(Material for the task)
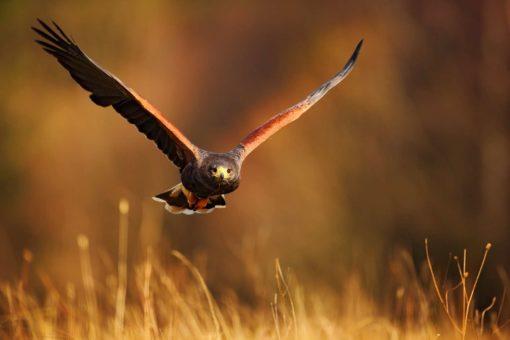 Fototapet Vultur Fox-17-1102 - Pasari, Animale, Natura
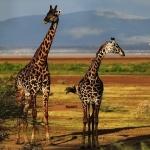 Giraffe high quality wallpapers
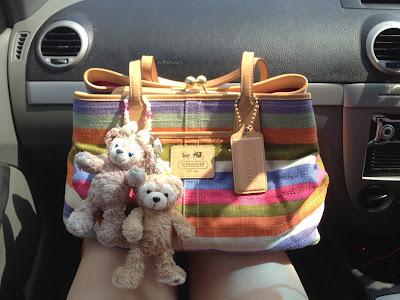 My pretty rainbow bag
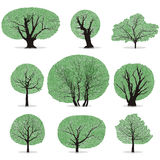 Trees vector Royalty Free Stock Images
(End Material for the task)
(Material for the task)
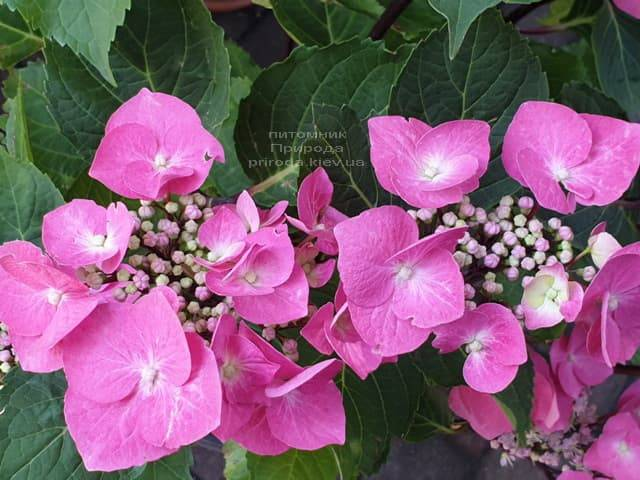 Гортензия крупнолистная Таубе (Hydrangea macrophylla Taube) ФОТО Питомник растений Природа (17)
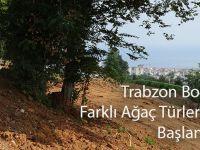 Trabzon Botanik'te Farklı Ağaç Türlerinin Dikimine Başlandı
(End Material for the task)
**Instructions for the task**:
Using the records above, return word for word the lines that begin at the one containing "Гортензия крупнолистная Таубе" and end at the one containing "Trabzon Botanik'te Farklı", both of them included and no pictures.

**Written answer**:
 Гортензия крупнолистная Таубе (Hydrangea macrophylla Taube) ФОТО Питомник растений Природа (17)
 Trabzon Botanik'te Farklı Ağaç Türlerinin Dikimine Başlandı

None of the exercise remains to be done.